Handle multi-Tasks in input plugins by |ServiceDataSplitter| and related classes. #76

dmikurube · 2017-04-14T10:00:12Z

@muga Kinds of WIP, but some compilable.

…eData|.

…related classes.

muga · 2017-04-14T19:22:15Z

@dmikurube The framework looks good to me 👍 Two comments for now.

The role of ServiceDataDispatcher is to split the input task. So I think that InputTaskSplitter or something is better name. How about this?
Can you add examples for how to use this? DefaultServiceDataDispatcherBuilder looks good to me but, it's too simple. The users still might not know how to use it.

dmikurube · 2017-04-17T03:09:49Z

@muga Thanks.

The role of ServiceDataDispatcher is to split the input task. So I think that InputTaskSplitter or something is better name. How about this?

Good catch. It is not actually a dispatcher. :) Will rename.

Can you add examples for how to use this? DefaultServiceDataDispatcherBuilder looks good to me but, it's too simple. The users still might not know how to use it.

Of course! Will do.

dmikurube · 2017-04-17T08:06:38Z

@muga Addressed the former of your comments in 19d2fbd.

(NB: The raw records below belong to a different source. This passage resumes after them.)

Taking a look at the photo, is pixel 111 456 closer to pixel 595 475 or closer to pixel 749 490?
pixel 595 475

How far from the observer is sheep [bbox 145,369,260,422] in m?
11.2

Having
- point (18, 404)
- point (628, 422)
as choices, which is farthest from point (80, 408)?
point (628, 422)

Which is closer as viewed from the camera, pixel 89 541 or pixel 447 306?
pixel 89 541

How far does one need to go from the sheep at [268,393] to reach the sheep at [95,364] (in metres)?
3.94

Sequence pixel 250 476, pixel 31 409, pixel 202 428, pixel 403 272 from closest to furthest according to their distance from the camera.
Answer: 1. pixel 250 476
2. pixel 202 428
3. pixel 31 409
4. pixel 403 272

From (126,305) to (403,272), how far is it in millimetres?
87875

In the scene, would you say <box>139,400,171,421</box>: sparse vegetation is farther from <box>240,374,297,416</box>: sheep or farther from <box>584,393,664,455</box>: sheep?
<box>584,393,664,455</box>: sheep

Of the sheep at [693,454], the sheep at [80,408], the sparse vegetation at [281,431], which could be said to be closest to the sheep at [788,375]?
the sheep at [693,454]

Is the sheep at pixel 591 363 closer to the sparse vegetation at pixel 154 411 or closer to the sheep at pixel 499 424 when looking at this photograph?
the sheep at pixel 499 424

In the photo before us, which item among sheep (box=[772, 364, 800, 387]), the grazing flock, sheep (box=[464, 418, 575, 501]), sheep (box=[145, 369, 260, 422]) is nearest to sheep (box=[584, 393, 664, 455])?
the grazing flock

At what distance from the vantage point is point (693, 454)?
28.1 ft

I then thought adding examples, but I found that ServiceDataSplitter will be really target-specific. It is a bit hard to provide a good general example such as JacksonTaskReportRecordBuffer for output...

To provide an example, we may need to assume a certain specific web service, and make a plugin for that. Or, do you have good ideas of examples?

muga · 2017-04-17T23:38:31Z

I have one example for REST API based input plugins. Several external REST API provides exporting accounts' data by filtering time range like ['2000-01-01' <= created_at .. < '2017-01-01). If the range is too large, it might take a long time to ingest data. Because data ingest is executed on one single input task. The one task is executed by one thread. If we can divide the large time range on the input task by monthly basis, those multiple smaller input tasks are executed in parallel by multiple threads. How about this?

About the name of ServiceDataSplitter class. It's good to me if the current ServiceDataSplitter will have new methods for helping splitting data (splitToTasks and hintPerTask sound like task splitting for me). But I'm still confusing why we need to split data? This feature enables splitting an input task and then Embulk executes data ingestion according to split input tasks, doesn't it?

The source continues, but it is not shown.